Sunday was a very good day for Dustin Johnson, but it could have been really, really bad.
Johnson finally shed the tag of one of the best golfers to not win a major by winning the 116th U.S. Open at Oakmont Country Club in Pittsburgh. Johnson trailed Shane Lowry by four strokes to start the final round, but he fired a 1-under 69 to win his first major.
For Johnson, it’s obviously a career-changing win with a celebration to follow, but it’s a win that’s made even more special by his near-misses in past majors. Most recently, Johnson three-putted from 15 feet on the 18th last year, opening the door for Jordan Spieth to take home the U.S. Open title. There was also the 2010 PGA Championship, in which Johnson looked primed for a three-way playoff before being assessed a two-stroke penalty for grounding his club in a bunker.

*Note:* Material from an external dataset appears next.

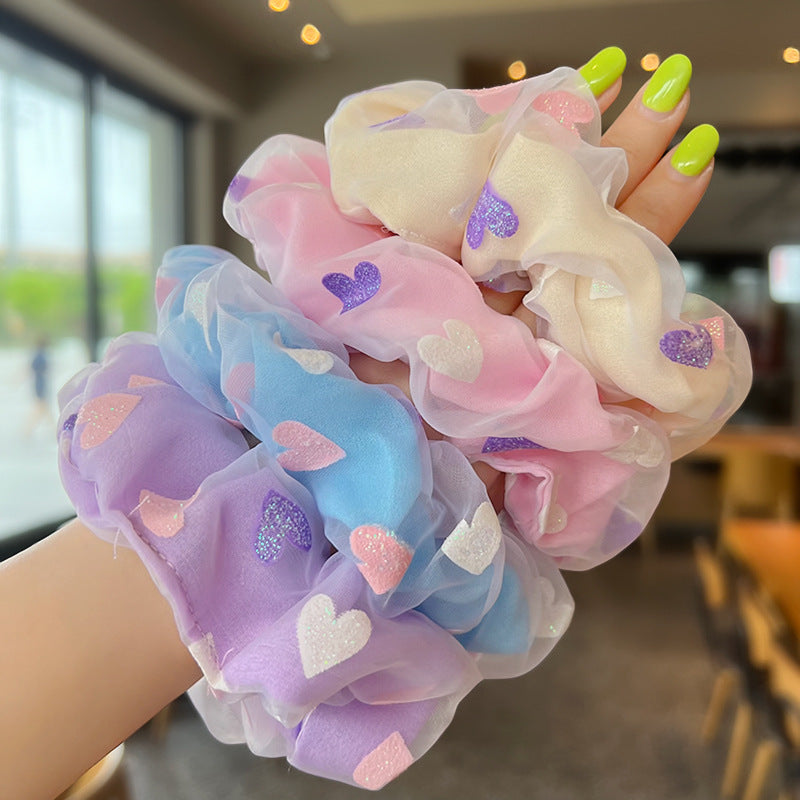 A stylish woman holding three colorful Sweet Love Mesh Double Layer Hair Ties, showcasing their vibrant colors and double layer design.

Another rules snafu could have cost Johnson in a big way Sunday at Oakmont.
The controversy began at the fifth hole. As Johnson lined up his par putt, the ball moved ever so slightly.
Johnson called over a rules official, explaining that he didn’t think he did anything to cause the ball to move. Officials allowed Johnson to finish the hole without penalty.
Not long after, however, things became real interesting. At the 12th hole, officials informed Johnson the incident actually would be reviewed, meaning Johnson needed to finish his round amid uncertainty that a one-stroke penalty might be assessed.
USGA senior director of rules and open championships Jeff Hall appeared during the telecast on FOX to try to explain the situation in an interview that could best be described as awkward. Hall could offer no real good answers other than “We’re looking at it,” as the situation caused a stir among some of the game’s best players who already had finished their tournament.
Ultimately, officials judged Johnson to be guilty and handed him a one-stroke penalty. Fortunately for Johnson, he played well down the stretch, as Lowry fell apart.
Lowry bogeyed three of the final five holes, shooting a six-over 76. Even with the penalty, Johnson edged out Lowry and two others by three strokes.
Thankfully, it played out the way it did for Johnson, as losing another major tournament in such a controversial manner would have been devastating … again.